The biggest lesson from the Roche engagement was not about dashboards or automation.
It was about execution.
A good insight is not enough. A good recommendation is not enough. If the work cannot be explained clearly, measured, and handed off, it will probably not survive.
The reality of operational work
Operational environments do not reward vague ideas. They reward systems that reduce friction, clarify responsibility, and improve decision-making.
Across the engagement, the work required:
- mapping the real process, not the idealized one
- identifying handoffs and bottlenecks
- understanding why delays and rework happen
- designing automation concepts with exception handling
- creating dashboard views that make operational health visible
- packaging standard operating procedures for handoff
What made the work different
The project was not just analysis. It had to become something usable.
That changed the way I approached each deliverable. Instead of asking “is this interesting?” I had to ask:
- can someone else understand this quickly?
- does it map to a real workflow?
- what happens when the normal path breaks?
- what metric would show improvement?
- who owns this after our team leaves?
The product lesson
Every product is also an operational system.
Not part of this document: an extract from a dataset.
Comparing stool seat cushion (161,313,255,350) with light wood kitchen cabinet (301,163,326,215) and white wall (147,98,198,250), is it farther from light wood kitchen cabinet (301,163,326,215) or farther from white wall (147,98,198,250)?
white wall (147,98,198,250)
Even a beautiful product fails if users do not know what to do with it, if stakeholders do not trust it, or if the next team cannot maintain it.
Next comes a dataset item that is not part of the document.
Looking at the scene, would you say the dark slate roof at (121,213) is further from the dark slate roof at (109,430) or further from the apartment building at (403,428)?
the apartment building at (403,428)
That is why the best product work is not just ideation. It is handoff, measurement, and adoption.
What I am taking forward
When I build AI products now, I think more like an operator:
- What is the workflow before the AI?
- What changes after the AI?
- What does the user do next?
- What does success look like?
- What breaks in edge cases?
- How does this survive beyond the builder?
That mindset is going into every product I build next.